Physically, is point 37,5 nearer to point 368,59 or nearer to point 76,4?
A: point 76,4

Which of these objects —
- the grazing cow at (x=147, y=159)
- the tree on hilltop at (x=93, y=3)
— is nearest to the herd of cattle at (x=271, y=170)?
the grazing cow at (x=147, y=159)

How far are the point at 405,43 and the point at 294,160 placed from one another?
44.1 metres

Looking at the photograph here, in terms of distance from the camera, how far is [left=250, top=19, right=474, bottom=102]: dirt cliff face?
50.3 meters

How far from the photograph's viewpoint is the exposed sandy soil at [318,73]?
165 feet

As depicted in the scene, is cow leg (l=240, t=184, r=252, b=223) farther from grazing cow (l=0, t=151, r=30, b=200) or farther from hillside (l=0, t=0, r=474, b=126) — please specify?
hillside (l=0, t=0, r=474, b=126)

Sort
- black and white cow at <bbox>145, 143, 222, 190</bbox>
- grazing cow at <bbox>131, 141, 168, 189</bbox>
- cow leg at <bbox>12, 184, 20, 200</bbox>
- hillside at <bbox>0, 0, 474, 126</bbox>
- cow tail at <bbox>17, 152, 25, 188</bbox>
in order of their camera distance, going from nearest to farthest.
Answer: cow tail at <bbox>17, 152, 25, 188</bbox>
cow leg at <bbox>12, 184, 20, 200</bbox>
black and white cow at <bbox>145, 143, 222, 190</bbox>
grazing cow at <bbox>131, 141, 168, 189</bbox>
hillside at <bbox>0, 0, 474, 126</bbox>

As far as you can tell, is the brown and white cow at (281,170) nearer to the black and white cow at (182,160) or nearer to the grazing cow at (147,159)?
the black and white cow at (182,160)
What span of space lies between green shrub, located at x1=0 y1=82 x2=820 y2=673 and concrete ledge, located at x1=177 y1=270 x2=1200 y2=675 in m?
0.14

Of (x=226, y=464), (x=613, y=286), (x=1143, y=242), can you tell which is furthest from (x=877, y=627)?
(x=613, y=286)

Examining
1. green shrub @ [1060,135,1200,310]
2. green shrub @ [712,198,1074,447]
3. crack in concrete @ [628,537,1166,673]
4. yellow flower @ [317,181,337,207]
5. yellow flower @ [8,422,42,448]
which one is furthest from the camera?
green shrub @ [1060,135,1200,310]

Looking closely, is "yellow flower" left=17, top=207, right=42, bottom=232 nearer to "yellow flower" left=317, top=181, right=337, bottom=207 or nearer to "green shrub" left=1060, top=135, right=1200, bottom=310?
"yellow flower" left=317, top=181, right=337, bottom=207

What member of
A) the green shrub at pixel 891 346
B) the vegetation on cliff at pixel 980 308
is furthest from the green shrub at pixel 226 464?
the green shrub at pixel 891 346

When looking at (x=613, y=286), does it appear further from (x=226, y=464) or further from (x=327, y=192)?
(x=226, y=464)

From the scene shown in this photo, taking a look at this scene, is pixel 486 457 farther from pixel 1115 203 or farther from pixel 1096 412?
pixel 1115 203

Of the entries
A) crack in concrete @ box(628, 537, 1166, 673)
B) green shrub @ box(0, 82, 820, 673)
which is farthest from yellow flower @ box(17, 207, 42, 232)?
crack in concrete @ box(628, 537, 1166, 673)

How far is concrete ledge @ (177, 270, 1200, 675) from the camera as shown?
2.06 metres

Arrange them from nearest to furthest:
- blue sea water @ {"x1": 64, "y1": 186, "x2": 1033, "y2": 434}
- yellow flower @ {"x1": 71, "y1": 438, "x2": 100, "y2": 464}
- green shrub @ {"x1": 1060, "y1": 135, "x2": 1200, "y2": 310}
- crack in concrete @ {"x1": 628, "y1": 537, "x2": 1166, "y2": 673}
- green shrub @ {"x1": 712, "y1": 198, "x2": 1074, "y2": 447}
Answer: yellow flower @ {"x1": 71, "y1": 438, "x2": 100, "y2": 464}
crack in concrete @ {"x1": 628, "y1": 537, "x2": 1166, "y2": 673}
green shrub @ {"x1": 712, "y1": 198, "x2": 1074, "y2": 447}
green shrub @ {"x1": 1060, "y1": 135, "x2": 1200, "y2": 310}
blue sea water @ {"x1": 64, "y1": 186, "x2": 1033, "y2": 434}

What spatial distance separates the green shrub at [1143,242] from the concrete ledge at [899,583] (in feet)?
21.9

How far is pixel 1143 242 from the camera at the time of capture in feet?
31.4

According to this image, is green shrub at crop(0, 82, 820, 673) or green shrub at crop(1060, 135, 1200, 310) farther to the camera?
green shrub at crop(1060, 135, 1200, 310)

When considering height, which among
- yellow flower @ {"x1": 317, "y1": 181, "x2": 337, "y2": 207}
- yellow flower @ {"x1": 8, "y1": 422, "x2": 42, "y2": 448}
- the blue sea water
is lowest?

## To be done
Copy every one of the records above verbatim, line for line.

## Solution
Physically, is point 37,5 nearer to point 368,59 or nearer to point 76,4?
A: point 76,4

Which of these objects —
- the grazing cow at (x=147, y=159)
- the tree on hilltop at (x=93, y=3)
— is nearest to the herd of cattle at (x=271, y=170)?
the grazing cow at (x=147, y=159)

How far are the point at 405,43 and the point at 294,160 placed from one another?
44.1 metres

Looking at the photograph here, in terms of distance from the camera, how far is [left=250, top=19, right=474, bottom=102]: dirt cliff face?
50.3 meters

How far from the photograph's viewpoint is the exposed sandy soil at [318,73]?
165 feet

As depicted in the scene, is cow leg (l=240, t=184, r=252, b=223) farther from grazing cow (l=0, t=151, r=30, b=200) or farther from hillside (l=0, t=0, r=474, b=126) — please specify?
hillside (l=0, t=0, r=474, b=126)

Sort
- black and white cow at <bbox>145, 143, 222, 190</bbox>
- grazing cow at <bbox>131, 141, 168, 189</bbox>
- cow leg at <bbox>12, 184, 20, 200</bbox>
- hillside at <bbox>0, 0, 474, 126</bbox>
- cow tail at <bbox>17, 152, 25, 188</bbox>
in order of their camera distance, going from nearest to farthest.
Answer: cow tail at <bbox>17, 152, 25, 188</bbox>
cow leg at <bbox>12, 184, 20, 200</bbox>
black and white cow at <bbox>145, 143, 222, 190</bbox>
grazing cow at <bbox>131, 141, 168, 189</bbox>
hillside at <bbox>0, 0, 474, 126</bbox>

As far as you can tell, is the brown and white cow at (281,170) nearer to the black and white cow at (182,160) or nearer to the grazing cow at (147,159)?
the black and white cow at (182,160)
What span of space lies between green shrub, located at x1=0 y1=82 x2=820 y2=673 and concrete ledge, located at x1=177 y1=270 x2=1200 y2=675 in m?
0.14

Of (x=226, y=464), (x=613, y=286), (x=1143, y=242), can you tell which is furthest from (x=877, y=627)?
(x=613, y=286)

Examining
1. green shrub @ [1060,135,1200,310]
2. green shrub @ [712,198,1074,447]
3. crack in concrete @ [628,537,1166,673]
4. yellow flower @ [317,181,337,207]
5. yellow flower @ [8,422,42,448]
which one is furthest from the camera?
green shrub @ [1060,135,1200,310]

Looking closely, is "yellow flower" left=17, top=207, right=42, bottom=232 nearer to "yellow flower" left=317, top=181, right=337, bottom=207 or nearer to "green shrub" left=1060, top=135, right=1200, bottom=310?
"yellow flower" left=317, top=181, right=337, bottom=207

What member of
A) the green shrub at pixel 891 346
B) the vegetation on cliff at pixel 980 308
is furthest from the green shrub at pixel 226 464?
the green shrub at pixel 891 346

When looking at (x=613, y=286), does it appear further from (x=226, y=464) or further from (x=327, y=192)?
(x=226, y=464)

From the scene shown in this photo, taking a look at this scene, is pixel 486 457 farther from pixel 1115 203 or farther from pixel 1096 412?
pixel 1115 203

Of the entries
A) crack in concrete @ box(628, 537, 1166, 673)
B) green shrub @ box(0, 82, 820, 673)
which is farthest from yellow flower @ box(17, 207, 42, 232)?
crack in concrete @ box(628, 537, 1166, 673)

How far is concrete ledge @ (177, 270, 1200, 675) from the camera as shown?
2.06 metres

Arrange them from nearest to furthest:
- blue sea water @ {"x1": 64, "y1": 186, "x2": 1033, "y2": 434}
- yellow flower @ {"x1": 71, "y1": 438, "x2": 100, "y2": 464}
- green shrub @ {"x1": 1060, "y1": 135, "x2": 1200, "y2": 310}
- crack in concrete @ {"x1": 628, "y1": 537, "x2": 1166, "y2": 673}
- green shrub @ {"x1": 712, "y1": 198, "x2": 1074, "y2": 447}
Answer: yellow flower @ {"x1": 71, "y1": 438, "x2": 100, "y2": 464}
crack in concrete @ {"x1": 628, "y1": 537, "x2": 1166, "y2": 673}
green shrub @ {"x1": 712, "y1": 198, "x2": 1074, "y2": 447}
green shrub @ {"x1": 1060, "y1": 135, "x2": 1200, "y2": 310}
blue sea water @ {"x1": 64, "y1": 186, "x2": 1033, "y2": 434}

What spatial distance separates the green shrub at [1143,242] from the concrete ledge at [899,583] (in feet)?
21.9

How far is pixel 1143 242 from the camera at the time of capture in feet?
31.4

According to this image, is green shrub at crop(0, 82, 820, 673) or green shrub at crop(1060, 135, 1200, 310) farther to the camera?
green shrub at crop(1060, 135, 1200, 310)

When considering height, which among
- yellow flower @ {"x1": 317, "y1": 181, "x2": 337, "y2": 207}
- yellow flower @ {"x1": 8, "y1": 422, "x2": 42, "y2": 448}
- the blue sea water
is lowest?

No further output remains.